2 Mit dem Bescheid vom sprach die SVS über die Beitragsgrundlage und Beitragspflicht des Revisionswerbers im Kalenderjahr 2016 wie folgt ab:

„1. Die endgültige monatliche Beitragsgrundlage in der Kranken- und Pensionsversicherung nach dem GSVG beträgt im Kalenderjahr 2016 EUR 1.624,22.

2. Sie sind verpflichtet zum EUR 2.754,18 bestehend aus monatlichen Beiträgen in der Krankenversicherung iHv 124,25, in der Pensionsversicherung iHv EUR 300,48, in der Unfallversicherung iHv 9,11 sowie für die Selbständigenvorsorge iHv EUR 29,01 für die Kalendermonate April 2016 bis August 2016 (insgesamt EUR 2.314,25) zuzüglich Verzugszinsen samt Nebengebühren bis iHv EUR 439,93 zuzüglich Verzugszinsen im gesetzlichen Ausmaß seit zu entrichten.“

3 In seiner gegen diesen Bescheid erhobenen Beschwerde brachte der Revisionswerber (neben näheren Ausführungen zur Frage einer geltend gemachten Verjährung) unter anderem vor, es handle sich bei den im angefochtenen Bescheid festgestellten Beitragsforderungen um Masseforderungen, welche nicht im Insolvenzverfahren angemeldet worden seien.
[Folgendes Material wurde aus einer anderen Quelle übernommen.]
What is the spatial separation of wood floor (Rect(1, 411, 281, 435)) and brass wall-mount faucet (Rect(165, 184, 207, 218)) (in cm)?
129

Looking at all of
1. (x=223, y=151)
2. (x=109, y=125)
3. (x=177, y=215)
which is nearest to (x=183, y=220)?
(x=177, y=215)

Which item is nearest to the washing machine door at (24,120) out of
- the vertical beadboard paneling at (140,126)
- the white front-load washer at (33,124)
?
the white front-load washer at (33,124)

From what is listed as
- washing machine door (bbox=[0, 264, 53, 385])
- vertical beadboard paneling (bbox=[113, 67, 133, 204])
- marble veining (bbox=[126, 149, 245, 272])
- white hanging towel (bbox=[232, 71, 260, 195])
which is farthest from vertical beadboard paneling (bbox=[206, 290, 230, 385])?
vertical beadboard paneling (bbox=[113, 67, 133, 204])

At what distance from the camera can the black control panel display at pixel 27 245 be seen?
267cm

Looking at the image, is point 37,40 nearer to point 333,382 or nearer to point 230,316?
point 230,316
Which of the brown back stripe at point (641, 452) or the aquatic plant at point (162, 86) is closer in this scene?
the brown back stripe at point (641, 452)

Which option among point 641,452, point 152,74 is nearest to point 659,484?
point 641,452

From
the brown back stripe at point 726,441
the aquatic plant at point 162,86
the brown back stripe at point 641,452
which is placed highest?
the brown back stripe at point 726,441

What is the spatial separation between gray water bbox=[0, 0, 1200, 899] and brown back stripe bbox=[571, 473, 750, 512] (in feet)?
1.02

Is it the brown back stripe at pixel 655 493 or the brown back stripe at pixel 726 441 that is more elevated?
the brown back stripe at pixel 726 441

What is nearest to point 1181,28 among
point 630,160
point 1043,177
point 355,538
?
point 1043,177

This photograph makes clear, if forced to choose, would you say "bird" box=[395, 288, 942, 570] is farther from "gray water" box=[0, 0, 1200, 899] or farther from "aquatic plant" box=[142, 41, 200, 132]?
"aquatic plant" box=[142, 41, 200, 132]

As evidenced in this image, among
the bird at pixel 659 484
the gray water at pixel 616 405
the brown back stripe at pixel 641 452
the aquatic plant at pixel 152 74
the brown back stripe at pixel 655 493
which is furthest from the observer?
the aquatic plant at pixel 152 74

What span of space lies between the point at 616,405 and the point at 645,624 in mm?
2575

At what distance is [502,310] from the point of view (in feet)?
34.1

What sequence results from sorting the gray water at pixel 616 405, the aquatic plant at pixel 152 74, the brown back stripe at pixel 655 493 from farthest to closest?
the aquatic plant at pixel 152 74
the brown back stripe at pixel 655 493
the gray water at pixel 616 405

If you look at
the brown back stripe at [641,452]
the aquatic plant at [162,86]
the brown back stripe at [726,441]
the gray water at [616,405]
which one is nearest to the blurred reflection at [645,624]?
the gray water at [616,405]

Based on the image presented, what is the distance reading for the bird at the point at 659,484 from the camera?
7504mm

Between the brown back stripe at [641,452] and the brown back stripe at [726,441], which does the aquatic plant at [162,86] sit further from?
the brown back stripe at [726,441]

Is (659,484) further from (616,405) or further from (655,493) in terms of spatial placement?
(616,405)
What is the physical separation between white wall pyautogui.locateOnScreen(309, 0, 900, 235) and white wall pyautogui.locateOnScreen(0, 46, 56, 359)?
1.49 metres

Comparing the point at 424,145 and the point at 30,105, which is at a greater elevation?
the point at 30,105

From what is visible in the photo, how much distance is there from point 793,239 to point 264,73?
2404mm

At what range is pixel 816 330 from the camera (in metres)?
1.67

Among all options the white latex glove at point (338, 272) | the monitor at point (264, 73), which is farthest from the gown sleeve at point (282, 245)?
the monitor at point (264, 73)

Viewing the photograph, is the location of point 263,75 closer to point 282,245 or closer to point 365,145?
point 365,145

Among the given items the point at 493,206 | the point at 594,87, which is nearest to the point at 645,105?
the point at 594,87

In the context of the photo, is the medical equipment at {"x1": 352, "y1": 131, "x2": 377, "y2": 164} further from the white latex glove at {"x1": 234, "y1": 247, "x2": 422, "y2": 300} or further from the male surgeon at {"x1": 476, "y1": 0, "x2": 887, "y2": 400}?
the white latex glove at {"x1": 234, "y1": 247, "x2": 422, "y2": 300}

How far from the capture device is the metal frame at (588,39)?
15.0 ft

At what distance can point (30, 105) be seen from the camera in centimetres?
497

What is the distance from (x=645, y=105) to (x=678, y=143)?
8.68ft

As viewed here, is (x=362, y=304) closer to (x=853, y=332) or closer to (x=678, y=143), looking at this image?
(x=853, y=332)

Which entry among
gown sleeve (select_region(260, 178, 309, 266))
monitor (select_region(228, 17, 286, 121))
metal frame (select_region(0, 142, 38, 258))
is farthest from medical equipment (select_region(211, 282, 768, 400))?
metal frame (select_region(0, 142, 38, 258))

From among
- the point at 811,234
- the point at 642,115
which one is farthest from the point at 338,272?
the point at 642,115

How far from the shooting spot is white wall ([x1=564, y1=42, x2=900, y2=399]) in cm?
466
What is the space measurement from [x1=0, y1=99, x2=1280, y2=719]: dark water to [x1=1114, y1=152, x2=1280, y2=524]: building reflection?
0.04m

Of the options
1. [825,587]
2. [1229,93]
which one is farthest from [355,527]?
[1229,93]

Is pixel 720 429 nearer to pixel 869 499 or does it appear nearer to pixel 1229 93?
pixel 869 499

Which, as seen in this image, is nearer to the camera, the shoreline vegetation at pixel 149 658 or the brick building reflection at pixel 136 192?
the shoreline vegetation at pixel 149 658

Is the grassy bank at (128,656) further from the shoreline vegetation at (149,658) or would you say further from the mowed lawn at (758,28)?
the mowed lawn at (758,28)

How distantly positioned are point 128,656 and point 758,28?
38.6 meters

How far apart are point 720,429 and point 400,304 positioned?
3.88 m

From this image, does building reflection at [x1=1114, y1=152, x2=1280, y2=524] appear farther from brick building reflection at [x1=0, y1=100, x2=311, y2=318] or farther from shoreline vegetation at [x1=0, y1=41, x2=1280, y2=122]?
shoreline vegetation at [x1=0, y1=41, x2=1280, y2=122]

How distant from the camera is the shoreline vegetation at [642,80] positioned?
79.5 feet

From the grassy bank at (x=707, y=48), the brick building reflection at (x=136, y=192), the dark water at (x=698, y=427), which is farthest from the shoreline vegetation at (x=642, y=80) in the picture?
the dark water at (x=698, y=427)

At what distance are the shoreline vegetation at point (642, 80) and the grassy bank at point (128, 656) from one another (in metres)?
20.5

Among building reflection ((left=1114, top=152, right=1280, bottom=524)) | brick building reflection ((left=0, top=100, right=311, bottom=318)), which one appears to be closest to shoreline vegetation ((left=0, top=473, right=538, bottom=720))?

Dem Revisionswerber sei während der Insolvenz die Unternehmensfortführung gestattet worden, sodass er trotz Insolvenzeröffnung noch „notwendigerweise“ Inhaber zweier Gewerbeberechtigungen gewesen und „zwangsläufig“ bis einschließlich August 2016 bei der SVS versichert gewesen sei. § 60 Abs. 1 IO (betreffend das Recht der Massegläubiger, ihre unberichtigten Forderungen auf das zur freien Verfügung bleibende oder nach der Aufhebung des Insolvenzverfahrens erworbene Vermögen des Schuldners geltend zu machen) umfasse nicht den Fall der Aufhebung durch einen Zahlungsplan, sondern lediglich jenen der Bestätigung eines Sanierungsplans, wobei ein Sanierungsplan sich von einem Zahlungsplan gravierend unterscheide. Massegläubiger, deren Forderungen erst nach Insolvenzeröffnung entstanden seien, könnten lediglich auf die Insolvenzmasse als Sondervermögen zugreifen, nicht jedoch auf den Schuldner selbst bzw. sein insolvenzfreies Vermögen. Es bestehe diesen Massegläubigern gegenüber lediglich eine auf den Wert der ihm ausgefolgten Masseaktiven beschränkte Haftung des ehemaligen Gemeinschuldners (pro-viribus Haftung). Der Revisionswerber habe solche Masseaktiven nicht ausgefolgt erhalten, weshalb seine persönliche Haftung für Masseforderungen ausscheide. Die Festsetzung der Beitragsgrundlage sowie der Zahlungsverpflichtung hätte unter anderem aus diesem Grund nicht erfolgen dürfen.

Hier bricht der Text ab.